A complex task is broken down into smaller, more manageable steps using task analysis, and each step is taught separately. By doing so, people with dementia may be better able to comprehend the task at hand and complete it on their own.

Adaptive equipment: To help people with dementia carry out daily tasks more effectively, occupational therapists may suggest and provide adaptive equipment, such as dressing aids or bathing aids.

Environmental changes: To help people with dementia perform tasks more safely and independently, the therapist may recommend making changes to the home environment, such as installing grab bars or making items more accessible.

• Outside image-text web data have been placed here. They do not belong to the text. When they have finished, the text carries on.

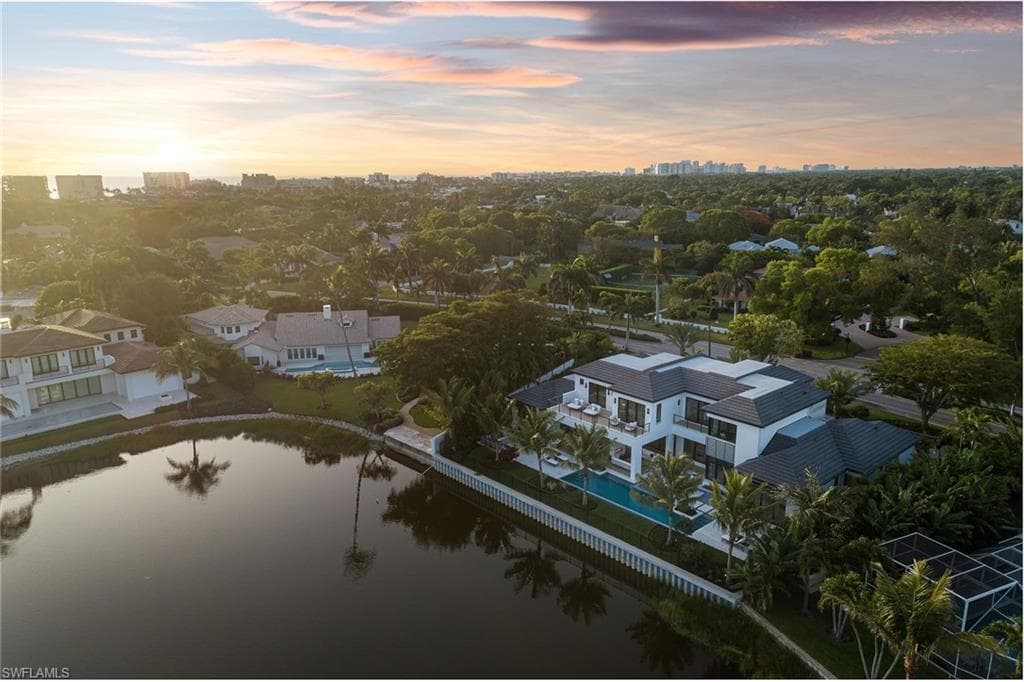 584 Banyan Blvd, Naples, FL 34102-44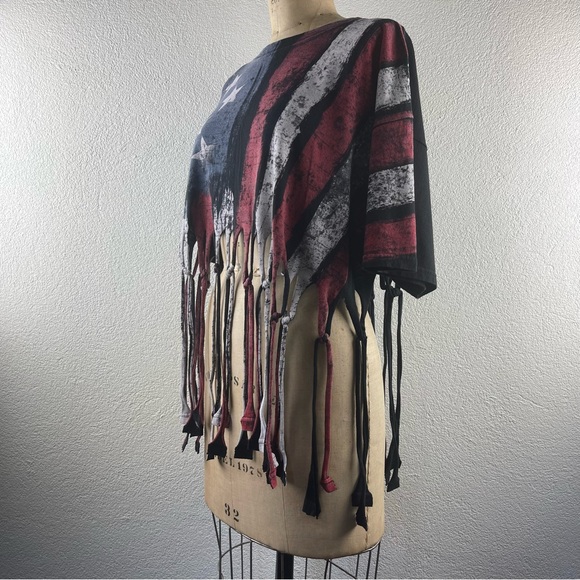 ODM l XL Black Flag Stars Stripes Knotted Fringe Festival Boho Crop Top T-Shirt - Picture 6 of 14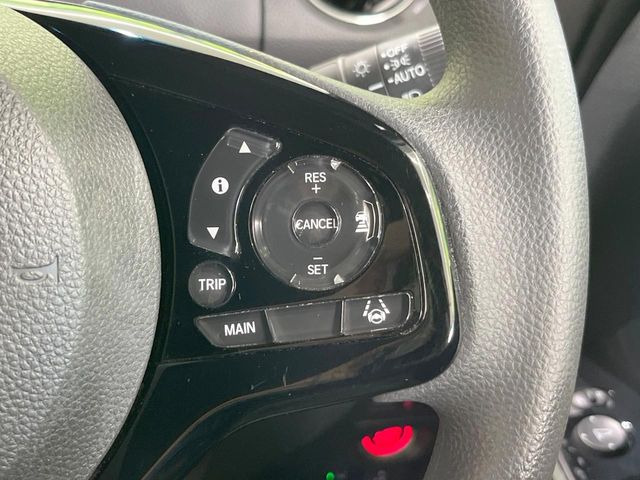 �y�A�_�v�e�B�u�N���[�Y�R���g���[���z�������H�ł̒��������s���y��!!�����ő��x��ۂN���[�Y�R���g���[�����A�Փˌy���V�X�e���ƘA�g���A�O���̎ԗ������m���ĎԊԂ�ۂ悤�ɑ��x���߂��Ă���܂�!!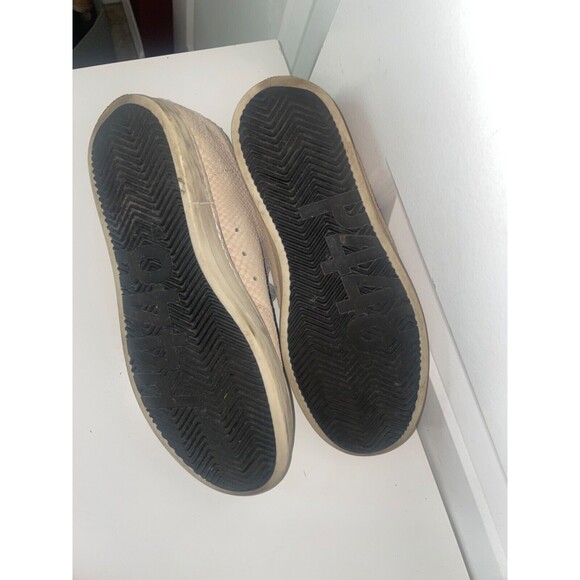 P448 John Women’ Low Top Leather Sneaker size 39/ US 8.5 - Picture 11 of 11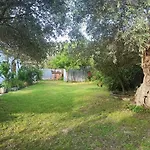 Zephyr Guest House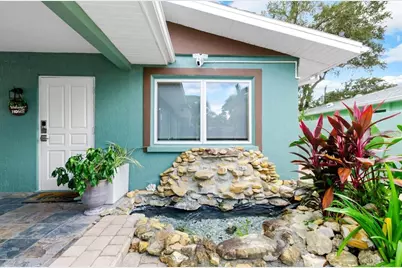 2598 Wood Street, Sarasota, FL 34237 - Photo 5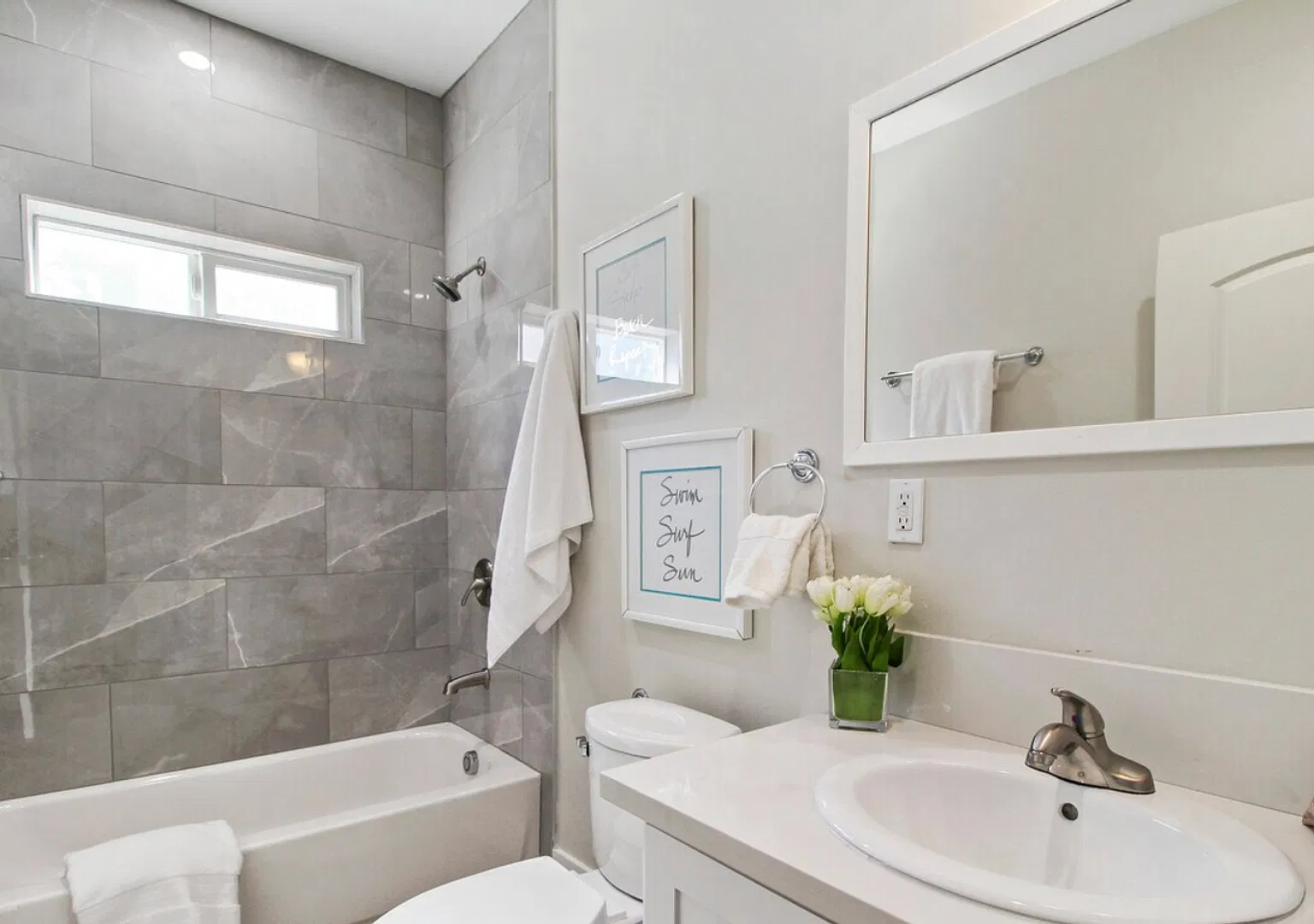 6841 Radford Ave — Photo 4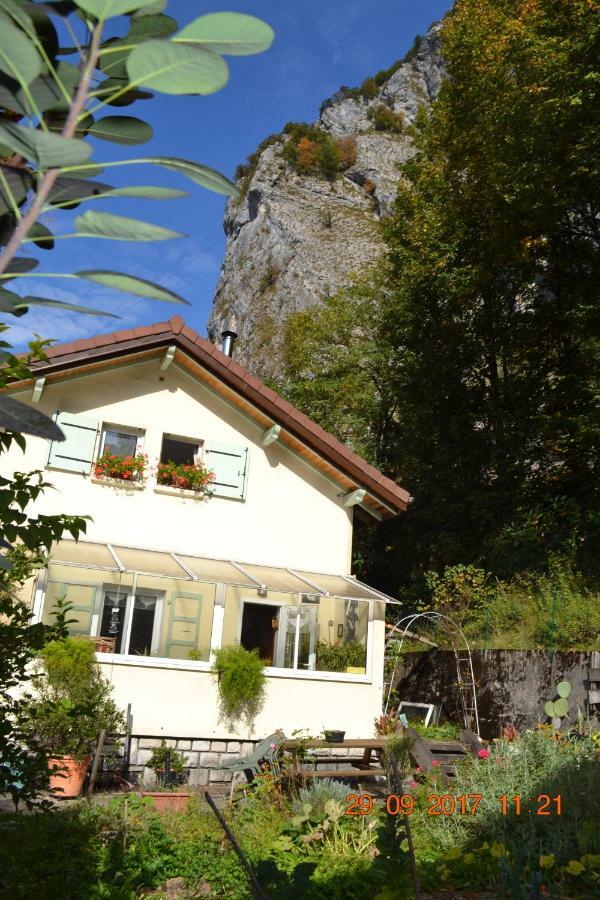 Chambre D'Hotes "Le Moulin" โธนส์ ภายนอก รูปภาพ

Sensory integration: To help people with dementia process and react to their environment more effectively, occupational therapists may use sensory integration techniques, such as giving sensory input through touch or movement.

Cognitive rehabilitation: To help people with dementia improve their cognitive skills and carry out daily tasks, occupational therapists may use cognitive rehabilitation techniques, such as memory techniques and problem-solving exercises.

Occupational therapists are qualified to evaluate the functional abilities of dementia patients and create personalized treatment plans that take into account each patient's specific requirements and objectives. To help the person with dementia maintain their skills and independence, the therapist will work closely with them and their caregivers.


Dementia numbers in Canada. (n.d.). Alzheimer Society of Canada.

Public Health Agency of Canada. (n.d.-a). Dementia: Overview -

What is dementia? (n.d.). Alzheimer Society of Canada.

What Is Dementia? | CDC. (n.d.).

What Is Dementia? Symptoms, Types, and Diagnosis. (n.d.). National Institute on Aging.